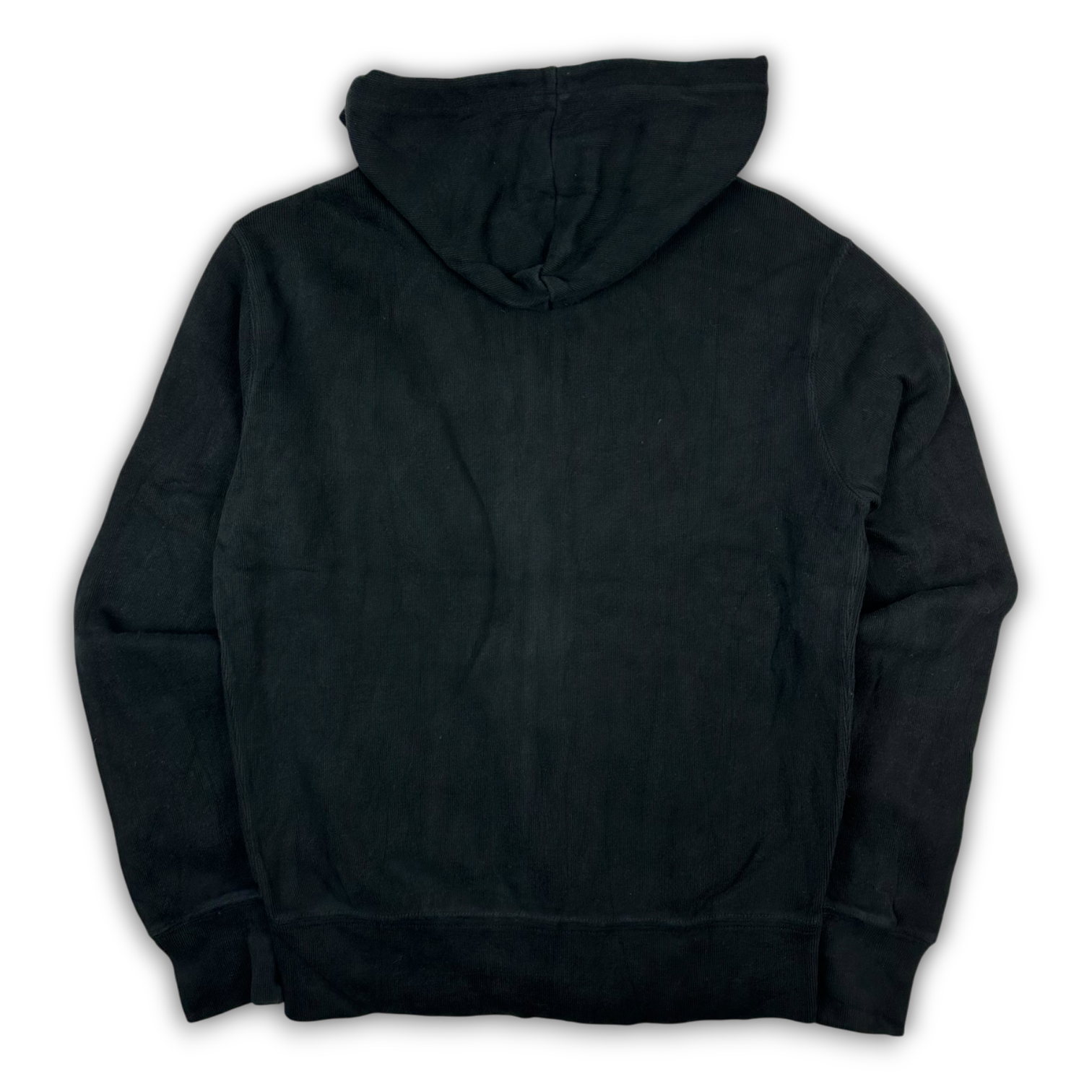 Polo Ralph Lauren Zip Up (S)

==

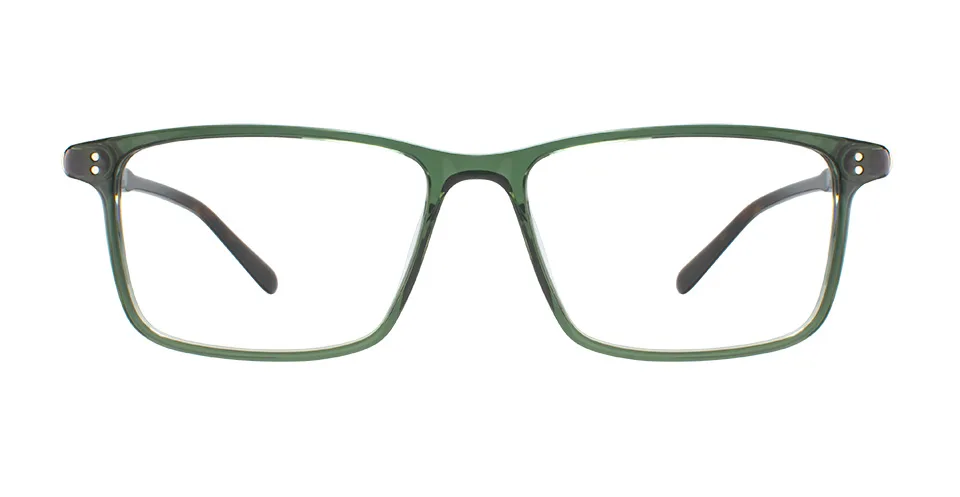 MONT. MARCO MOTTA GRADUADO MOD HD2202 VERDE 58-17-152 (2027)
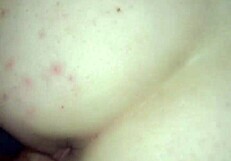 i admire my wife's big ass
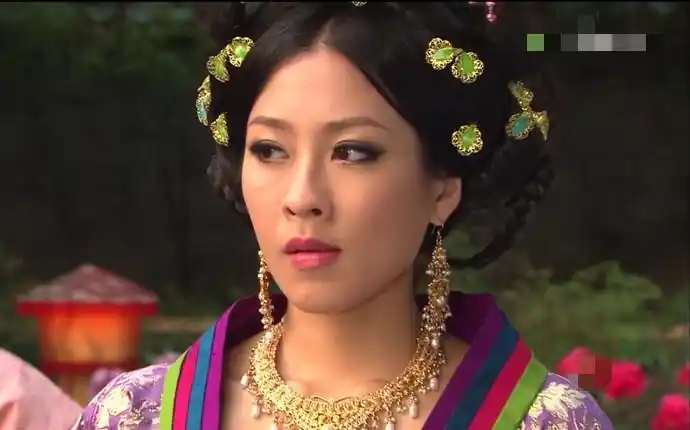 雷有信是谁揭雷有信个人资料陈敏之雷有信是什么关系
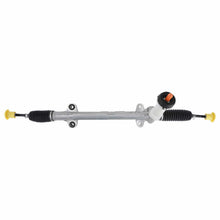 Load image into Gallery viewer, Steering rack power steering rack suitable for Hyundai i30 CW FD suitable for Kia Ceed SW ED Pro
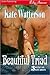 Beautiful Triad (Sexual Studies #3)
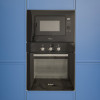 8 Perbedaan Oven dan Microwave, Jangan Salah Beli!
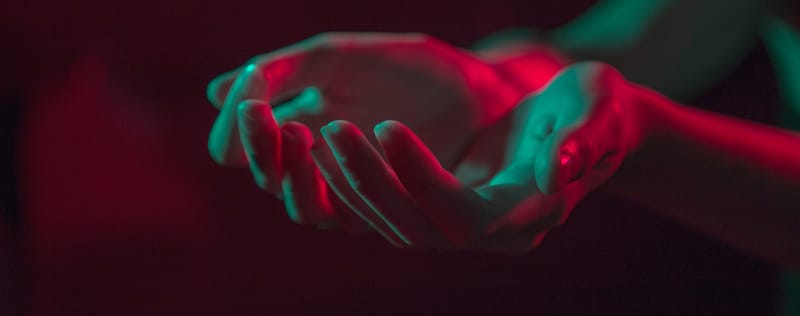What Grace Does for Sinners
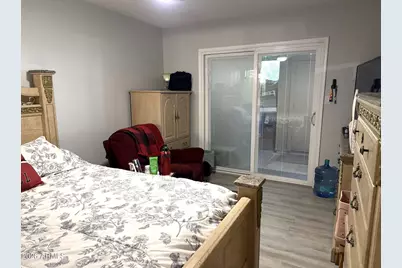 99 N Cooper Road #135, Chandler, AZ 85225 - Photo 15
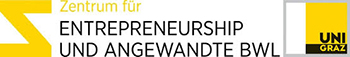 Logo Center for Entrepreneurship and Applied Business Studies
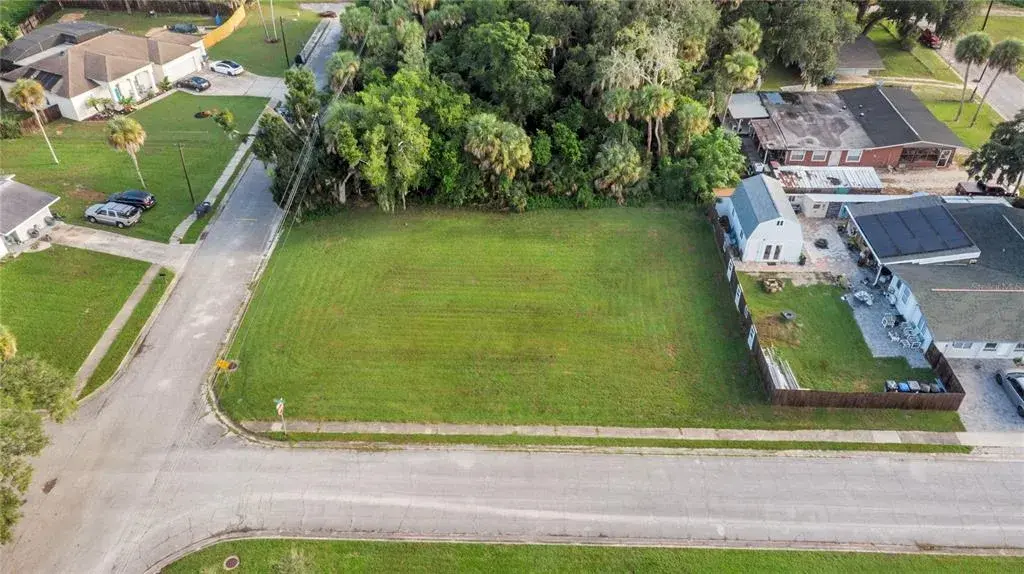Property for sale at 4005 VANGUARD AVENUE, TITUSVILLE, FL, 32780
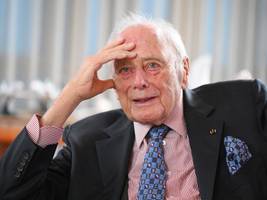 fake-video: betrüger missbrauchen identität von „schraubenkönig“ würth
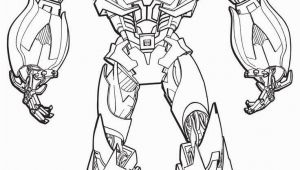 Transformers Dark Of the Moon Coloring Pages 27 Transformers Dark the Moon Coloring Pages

* * *

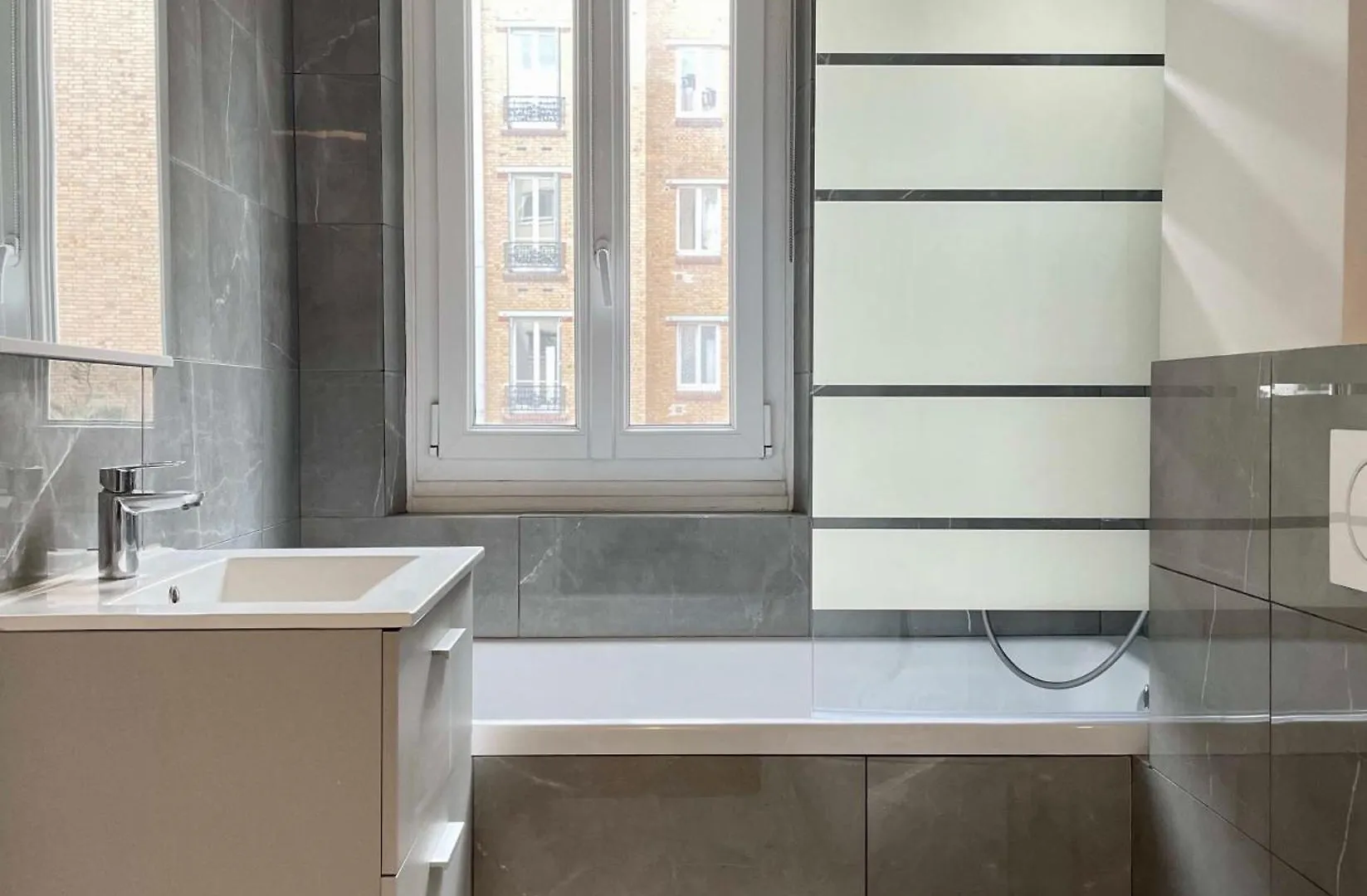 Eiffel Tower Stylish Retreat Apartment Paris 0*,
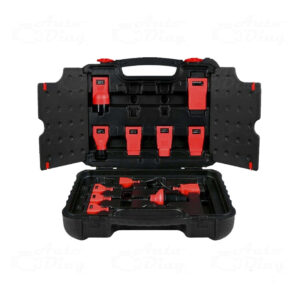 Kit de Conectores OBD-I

### WORK REQUIRED:
Look above for the line with "fake-video: betrüger missbrauchen" and the line with "Transformers Dark Of". Copy them and every line between, exactly, but no pictures.

### YOUR SOLUTION:
 fake-video: betrüger missbrauchen identität von „schraubenkönig“ würth
 Transformers Dark Of the Moon Coloring Pages 27 Transformers Dark the Moon Coloring Pages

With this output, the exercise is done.